Companies that have located offshore say they had little choice. Cutting prices is impossible using U.S. labor, even when call centers are in areas where jobs are scarce. "Clients were pushing us," said Hayley Weinper, senior vice president of sales and marketing for Influent, Columbus, OH. "We did it as a matter of survival." Weinper's company has six U.S. call centers representing most of its seats. However, it opened a center in the Philippines last year and plans to open another in Panama.
Small service agencies cannot hope to compete with labor overseas, where college grads staff call centers for $3 per hour, about $10 per hour less than their U.S. counterparts who often lack college degrees, said Edd O'Connor, president of Consumer Advantage Research & Marketing, Cincinnati. O'Connor, whose company formerly was known as Tel-A-Sell, said he has a problem with sending U.S. jobs overseas to preserve profits. "I get offers all the time to send stuff over there," he said.

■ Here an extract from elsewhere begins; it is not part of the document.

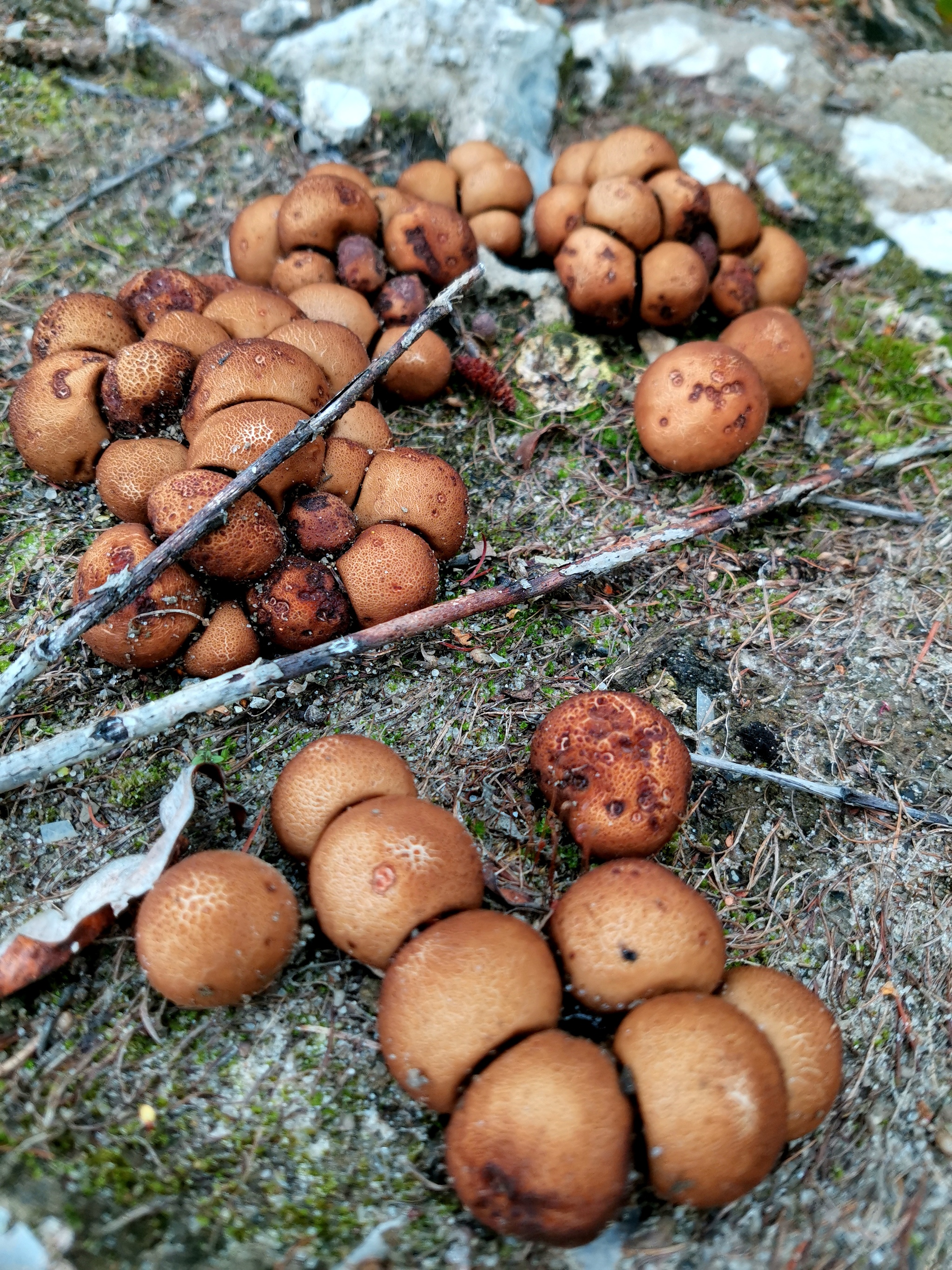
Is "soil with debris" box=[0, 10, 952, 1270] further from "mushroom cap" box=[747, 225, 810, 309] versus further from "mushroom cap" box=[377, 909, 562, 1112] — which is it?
"mushroom cap" box=[747, 225, 810, 309]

"But I want jobs to stay in America. If we have to go out of business, that's the way it is."
Estimates on how many U.S. jobs are threatened by offshore outsourcing vary. An oft-quoted November 2002 Forrester Research study predicted that 3.3 million U.S. service jobs and $134 billion in wages would move offshore by 2015. Last week the Associated Press reported that U.S. companies have hired 170,000 workers in India for service jobs and that industry groups expected the figure to grow to 1.1 million by 2008. Much evidence is anecdotal, and the U.S. General Accounting Office is working on a study of outsourcing's effect on the U.S. economy, with results expected this spring.

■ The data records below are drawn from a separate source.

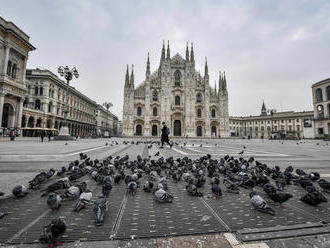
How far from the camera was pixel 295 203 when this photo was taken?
2.11m

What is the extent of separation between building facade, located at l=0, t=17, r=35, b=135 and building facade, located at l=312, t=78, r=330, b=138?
57858 millimetres

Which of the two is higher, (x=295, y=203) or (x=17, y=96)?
(x=17, y=96)

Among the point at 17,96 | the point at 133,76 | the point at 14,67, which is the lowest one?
the point at 17,96

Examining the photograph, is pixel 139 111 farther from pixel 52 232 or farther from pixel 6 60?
pixel 52 232

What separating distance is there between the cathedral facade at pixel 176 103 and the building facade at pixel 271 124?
916 inches

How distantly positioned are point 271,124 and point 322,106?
87.2ft

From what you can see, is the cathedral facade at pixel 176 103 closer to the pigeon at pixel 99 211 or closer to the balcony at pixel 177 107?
the balcony at pixel 177 107

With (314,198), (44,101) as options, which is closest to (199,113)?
(44,101)

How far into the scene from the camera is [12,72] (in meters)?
22.7

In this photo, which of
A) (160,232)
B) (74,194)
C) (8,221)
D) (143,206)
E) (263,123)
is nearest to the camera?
(160,232)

Nevertheless, U.S. lawmakers are pushing ahead with legislation aimed at limiting offshore outsourcing. Teleservices particularly has been targeted with "location disclosure" bills that would require call centers reps, inbound and outbound, to identify their location to consumers. The Call Center Consumer's Right to Know Act, proposed in the U.S. House of Representatives and Senate, would require such a disclosure at the start of every call. In addition, 20 state legislatures have location-disclosure bills pending, and some would require overseas call centers to reroute calls to a U.S. location upon consumer request. However, questions exist about whether states can regulate international trade, which in the past has been the province of the federal government. It's unclear whether such bills would deter offshore outsourcing. Considering that U.S. manufacturing jobs began moving offshore years ago, teleservices is actually late to the game, Weinper said.
For small outbound agencies, options are limited. Business-to-business and other specialized markets unaffected by the no-call list got flooded after the list launched in October as providers moved away from business-to-consumer outbound telemarketing. O'Connor said he is trying to move his business to inbound. He also is partnering with other small agencies and pooling resources so they can collectively take larger projects that only a major call center could handle otherwise.
In the end, Americans, and especially corporate America, will have to decide whether they want small, U.S.-based businesses to exist in the era of outsourcing, O'Connor said.
"Do we want to keep the entrepreneurial spirit?" he said. "Do we want these businesses to survive?"